USA Rice Federation leaders have written the Bush administration urging it to strongly oppose any attempts by the European Union to renegotiate the margin of preference concessions for sales of U.S. brown rice to the EU.

The letters to Agriculture Secretary Ann Veneman and U.S. Trade Representative Robert Zoellick came on the heels of the European Commission's vote to reform the EU's Common Agricultural Policy, including a 50 percent reduction in the intervention price for rice and other commodities.

But the European Commission also notified the World Trade Organization that it intends to try to alter the margin of preference concession on rice, which was first agreed to under the Uruguay Round of the old General Agreement on Tariffs and Trade.
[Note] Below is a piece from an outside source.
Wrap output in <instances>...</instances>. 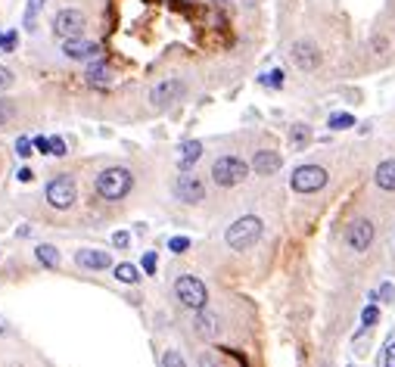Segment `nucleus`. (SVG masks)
<instances>
[{"instance_id":"17","label":"nucleus","mask_w":395,"mask_h":367,"mask_svg":"<svg viewBox=\"0 0 395 367\" xmlns=\"http://www.w3.org/2000/svg\"><path fill=\"white\" fill-rule=\"evenodd\" d=\"M200 156H202V143L200 140L181 143V171H190V165H193Z\"/></svg>"},{"instance_id":"35","label":"nucleus","mask_w":395,"mask_h":367,"mask_svg":"<svg viewBox=\"0 0 395 367\" xmlns=\"http://www.w3.org/2000/svg\"><path fill=\"white\" fill-rule=\"evenodd\" d=\"M112 243H116L118 249H125V246H131V233L128 231H118L116 237H112Z\"/></svg>"},{"instance_id":"39","label":"nucleus","mask_w":395,"mask_h":367,"mask_svg":"<svg viewBox=\"0 0 395 367\" xmlns=\"http://www.w3.org/2000/svg\"><path fill=\"white\" fill-rule=\"evenodd\" d=\"M374 50H376V53L386 50V38H374Z\"/></svg>"},{"instance_id":"16","label":"nucleus","mask_w":395,"mask_h":367,"mask_svg":"<svg viewBox=\"0 0 395 367\" xmlns=\"http://www.w3.org/2000/svg\"><path fill=\"white\" fill-rule=\"evenodd\" d=\"M374 184L380 190H386V193H392V190H395V159H383L380 165H376Z\"/></svg>"},{"instance_id":"26","label":"nucleus","mask_w":395,"mask_h":367,"mask_svg":"<svg viewBox=\"0 0 395 367\" xmlns=\"http://www.w3.org/2000/svg\"><path fill=\"white\" fill-rule=\"evenodd\" d=\"M261 84H268V87L280 90V87H284V69H271L265 78H261Z\"/></svg>"},{"instance_id":"4","label":"nucleus","mask_w":395,"mask_h":367,"mask_svg":"<svg viewBox=\"0 0 395 367\" xmlns=\"http://www.w3.org/2000/svg\"><path fill=\"white\" fill-rule=\"evenodd\" d=\"M175 299H178V305H184V308L200 311V308H206V302H209V290L200 277L181 274V277L175 280Z\"/></svg>"},{"instance_id":"7","label":"nucleus","mask_w":395,"mask_h":367,"mask_svg":"<svg viewBox=\"0 0 395 367\" xmlns=\"http://www.w3.org/2000/svg\"><path fill=\"white\" fill-rule=\"evenodd\" d=\"M171 193H175V200L187 202V206H200L206 200V180L193 171H181L175 178V184H171Z\"/></svg>"},{"instance_id":"2","label":"nucleus","mask_w":395,"mask_h":367,"mask_svg":"<svg viewBox=\"0 0 395 367\" xmlns=\"http://www.w3.org/2000/svg\"><path fill=\"white\" fill-rule=\"evenodd\" d=\"M261 233H265V221H261L259 215H243V218H237L224 231V243H227V249H233V252H246L259 243Z\"/></svg>"},{"instance_id":"30","label":"nucleus","mask_w":395,"mask_h":367,"mask_svg":"<svg viewBox=\"0 0 395 367\" xmlns=\"http://www.w3.org/2000/svg\"><path fill=\"white\" fill-rule=\"evenodd\" d=\"M376 299H380V302H395V286L392 284H383L380 293H376Z\"/></svg>"},{"instance_id":"28","label":"nucleus","mask_w":395,"mask_h":367,"mask_svg":"<svg viewBox=\"0 0 395 367\" xmlns=\"http://www.w3.org/2000/svg\"><path fill=\"white\" fill-rule=\"evenodd\" d=\"M169 249L171 252H187L190 249V237H171L169 240Z\"/></svg>"},{"instance_id":"22","label":"nucleus","mask_w":395,"mask_h":367,"mask_svg":"<svg viewBox=\"0 0 395 367\" xmlns=\"http://www.w3.org/2000/svg\"><path fill=\"white\" fill-rule=\"evenodd\" d=\"M327 125H330V131H349L352 125H355V116H349V112H333Z\"/></svg>"},{"instance_id":"24","label":"nucleus","mask_w":395,"mask_h":367,"mask_svg":"<svg viewBox=\"0 0 395 367\" xmlns=\"http://www.w3.org/2000/svg\"><path fill=\"white\" fill-rule=\"evenodd\" d=\"M159 364H162V367H187V361H184V355L178 352V348H165Z\"/></svg>"},{"instance_id":"20","label":"nucleus","mask_w":395,"mask_h":367,"mask_svg":"<svg viewBox=\"0 0 395 367\" xmlns=\"http://www.w3.org/2000/svg\"><path fill=\"white\" fill-rule=\"evenodd\" d=\"M290 143L292 149H305L311 143V128L308 125H292L290 128Z\"/></svg>"},{"instance_id":"1","label":"nucleus","mask_w":395,"mask_h":367,"mask_svg":"<svg viewBox=\"0 0 395 367\" xmlns=\"http://www.w3.org/2000/svg\"><path fill=\"white\" fill-rule=\"evenodd\" d=\"M94 190H97L100 200L106 202H118L134 190V174L131 168H122V165H112V168H103V171L94 178Z\"/></svg>"},{"instance_id":"38","label":"nucleus","mask_w":395,"mask_h":367,"mask_svg":"<svg viewBox=\"0 0 395 367\" xmlns=\"http://www.w3.org/2000/svg\"><path fill=\"white\" fill-rule=\"evenodd\" d=\"M34 178V171H32V168H19V180H22V184H28V180H32Z\"/></svg>"},{"instance_id":"40","label":"nucleus","mask_w":395,"mask_h":367,"mask_svg":"<svg viewBox=\"0 0 395 367\" xmlns=\"http://www.w3.org/2000/svg\"><path fill=\"white\" fill-rule=\"evenodd\" d=\"M7 333H13V330H10V324L0 317V336H7Z\"/></svg>"},{"instance_id":"6","label":"nucleus","mask_w":395,"mask_h":367,"mask_svg":"<svg viewBox=\"0 0 395 367\" xmlns=\"http://www.w3.org/2000/svg\"><path fill=\"white\" fill-rule=\"evenodd\" d=\"M327 168L324 165H299L296 171L290 174V187L296 193H318V190L327 187Z\"/></svg>"},{"instance_id":"9","label":"nucleus","mask_w":395,"mask_h":367,"mask_svg":"<svg viewBox=\"0 0 395 367\" xmlns=\"http://www.w3.org/2000/svg\"><path fill=\"white\" fill-rule=\"evenodd\" d=\"M374 237H376V227H374V221H367V218H355L345 227V246L355 252H367Z\"/></svg>"},{"instance_id":"5","label":"nucleus","mask_w":395,"mask_h":367,"mask_svg":"<svg viewBox=\"0 0 395 367\" xmlns=\"http://www.w3.org/2000/svg\"><path fill=\"white\" fill-rule=\"evenodd\" d=\"M44 200L50 202L53 209H72L78 200V184L72 174H56L53 180H47V187H44Z\"/></svg>"},{"instance_id":"23","label":"nucleus","mask_w":395,"mask_h":367,"mask_svg":"<svg viewBox=\"0 0 395 367\" xmlns=\"http://www.w3.org/2000/svg\"><path fill=\"white\" fill-rule=\"evenodd\" d=\"M13 118H16V103L7 97H0V128H7Z\"/></svg>"},{"instance_id":"12","label":"nucleus","mask_w":395,"mask_h":367,"mask_svg":"<svg viewBox=\"0 0 395 367\" xmlns=\"http://www.w3.org/2000/svg\"><path fill=\"white\" fill-rule=\"evenodd\" d=\"M193 333L200 336V339H215V336L221 333V317L209 308H200L193 315Z\"/></svg>"},{"instance_id":"37","label":"nucleus","mask_w":395,"mask_h":367,"mask_svg":"<svg viewBox=\"0 0 395 367\" xmlns=\"http://www.w3.org/2000/svg\"><path fill=\"white\" fill-rule=\"evenodd\" d=\"M34 147H38L41 153L50 156V137H34Z\"/></svg>"},{"instance_id":"31","label":"nucleus","mask_w":395,"mask_h":367,"mask_svg":"<svg viewBox=\"0 0 395 367\" xmlns=\"http://www.w3.org/2000/svg\"><path fill=\"white\" fill-rule=\"evenodd\" d=\"M16 44H19V38H16V32H10V34H0V47H3V50H16Z\"/></svg>"},{"instance_id":"14","label":"nucleus","mask_w":395,"mask_h":367,"mask_svg":"<svg viewBox=\"0 0 395 367\" xmlns=\"http://www.w3.org/2000/svg\"><path fill=\"white\" fill-rule=\"evenodd\" d=\"M280 165H284V159H280V153H274V149H259V153L253 156V171L261 174V178L277 174Z\"/></svg>"},{"instance_id":"27","label":"nucleus","mask_w":395,"mask_h":367,"mask_svg":"<svg viewBox=\"0 0 395 367\" xmlns=\"http://www.w3.org/2000/svg\"><path fill=\"white\" fill-rule=\"evenodd\" d=\"M13 81H16V75L7 69V65H0V90H10L13 87Z\"/></svg>"},{"instance_id":"19","label":"nucleus","mask_w":395,"mask_h":367,"mask_svg":"<svg viewBox=\"0 0 395 367\" xmlns=\"http://www.w3.org/2000/svg\"><path fill=\"white\" fill-rule=\"evenodd\" d=\"M116 280H122V284H140V271H137V264H131V262H122V264H116Z\"/></svg>"},{"instance_id":"29","label":"nucleus","mask_w":395,"mask_h":367,"mask_svg":"<svg viewBox=\"0 0 395 367\" xmlns=\"http://www.w3.org/2000/svg\"><path fill=\"white\" fill-rule=\"evenodd\" d=\"M140 264H143V271H147V274H156V268H159V258H156V252H147Z\"/></svg>"},{"instance_id":"11","label":"nucleus","mask_w":395,"mask_h":367,"mask_svg":"<svg viewBox=\"0 0 395 367\" xmlns=\"http://www.w3.org/2000/svg\"><path fill=\"white\" fill-rule=\"evenodd\" d=\"M290 56L296 63V69H302V72H314L321 65V50L314 41H296L290 47Z\"/></svg>"},{"instance_id":"34","label":"nucleus","mask_w":395,"mask_h":367,"mask_svg":"<svg viewBox=\"0 0 395 367\" xmlns=\"http://www.w3.org/2000/svg\"><path fill=\"white\" fill-rule=\"evenodd\" d=\"M383 367H395V339L386 346V355H383Z\"/></svg>"},{"instance_id":"33","label":"nucleus","mask_w":395,"mask_h":367,"mask_svg":"<svg viewBox=\"0 0 395 367\" xmlns=\"http://www.w3.org/2000/svg\"><path fill=\"white\" fill-rule=\"evenodd\" d=\"M32 147H34V143L28 140V137H19V140H16V153H19L22 159H25V156H32Z\"/></svg>"},{"instance_id":"25","label":"nucleus","mask_w":395,"mask_h":367,"mask_svg":"<svg viewBox=\"0 0 395 367\" xmlns=\"http://www.w3.org/2000/svg\"><path fill=\"white\" fill-rule=\"evenodd\" d=\"M376 321H380V308H376L374 302L364 305V311H361V324H364V327H374Z\"/></svg>"},{"instance_id":"32","label":"nucleus","mask_w":395,"mask_h":367,"mask_svg":"<svg viewBox=\"0 0 395 367\" xmlns=\"http://www.w3.org/2000/svg\"><path fill=\"white\" fill-rule=\"evenodd\" d=\"M69 149H65V140L63 137H50V156H65Z\"/></svg>"},{"instance_id":"3","label":"nucleus","mask_w":395,"mask_h":367,"mask_svg":"<svg viewBox=\"0 0 395 367\" xmlns=\"http://www.w3.org/2000/svg\"><path fill=\"white\" fill-rule=\"evenodd\" d=\"M249 168L253 165H246L240 156H218L212 162V180L218 187H237L249 178Z\"/></svg>"},{"instance_id":"10","label":"nucleus","mask_w":395,"mask_h":367,"mask_svg":"<svg viewBox=\"0 0 395 367\" xmlns=\"http://www.w3.org/2000/svg\"><path fill=\"white\" fill-rule=\"evenodd\" d=\"M181 97H184L181 78H165V81H159L153 90H149V103H153L156 109H169V106L178 103Z\"/></svg>"},{"instance_id":"36","label":"nucleus","mask_w":395,"mask_h":367,"mask_svg":"<svg viewBox=\"0 0 395 367\" xmlns=\"http://www.w3.org/2000/svg\"><path fill=\"white\" fill-rule=\"evenodd\" d=\"M200 367H224L215 355H200Z\"/></svg>"},{"instance_id":"21","label":"nucleus","mask_w":395,"mask_h":367,"mask_svg":"<svg viewBox=\"0 0 395 367\" xmlns=\"http://www.w3.org/2000/svg\"><path fill=\"white\" fill-rule=\"evenodd\" d=\"M87 84H94V87L109 84V69H106V63H94L91 69H87Z\"/></svg>"},{"instance_id":"18","label":"nucleus","mask_w":395,"mask_h":367,"mask_svg":"<svg viewBox=\"0 0 395 367\" xmlns=\"http://www.w3.org/2000/svg\"><path fill=\"white\" fill-rule=\"evenodd\" d=\"M34 255H38V262L44 264V268H59V262H63L59 249L56 246H50V243H41L38 249H34Z\"/></svg>"},{"instance_id":"13","label":"nucleus","mask_w":395,"mask_h":367,"mask_svg":"<svg viewBox=\"0 0 395 367\" xmlns=\"http://www.w3.org/2000/svg\"><path fill=\"white\" fill-rule=\"evenodd\" d=\"M75 262L87 271H106L112 268V255L106 249H78L75 252Z\"/></svg>"},{"instance_id":"8","label":"nucleus","mask_w":395,"mask_h":367,"mask_svg":"<svg viewBox=\"0 0 395 367\" xmlns=\"http://www.w3.org/2000/svg\"><path fill=\"white\" fill-rule=\"evenodd\" d=\"M85 28H87V16L81 13V10H59L56 13V19H53V34L56 38H63V41H75V38H81L85 34Z\"/></svg>"},{"instance_id":"15","label":"nucleus","mask_w":395,"mask_h":367,"mask_svg":"<svg viewBox=\"0 0 395 367\" xmlns=\"http://www.w3.org/2000/svg\"><path fill=\"white\" fill-rule=\"evenodd\" d=\"M63 53L69 59H97L100 56V44L97 41H85V38H75V41H65Z\"/></svg>"}]
</instances>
“The WTO notification earlier this month by the European Communities that the EC intends to renegotiate, under Art. XXVIII, the margin of preference concession as regards rice is a serious threat to market access for U.S. rice,” the letter said.

“This notification also runs completely counter to the market access expectations of the United States and many other WTO members in the Doha Round negotiations. We urge a strong response in opposition by the administration formally in the WTO and bilaterally with the European Commission.

The letter explained that the MOP concession is the foundation for the U.S. market for brown rice in the EC, the fifth largest market for U.S. rice. The United States shipped 396,000 metric tons of rice, valued at $72 million, to the EU in 2002. Because of prohibitive duties outside of the MOP, and the failure of the EC to implement fully the MOP for milled rice, access for U.S. rough and milled rice is severely limited.

U.S. exporters are unlikely to benefit from these lower duties, however, if the MOP is negotiated, said the letter signed by USA Rice Chairman Gary Sebree and President and CEO Stuart Proctor.

“In fact, the EC is moving backwards on rice by seeking to restrict market access (through a new MOP) in an effort to backstop domestic reform,” they said.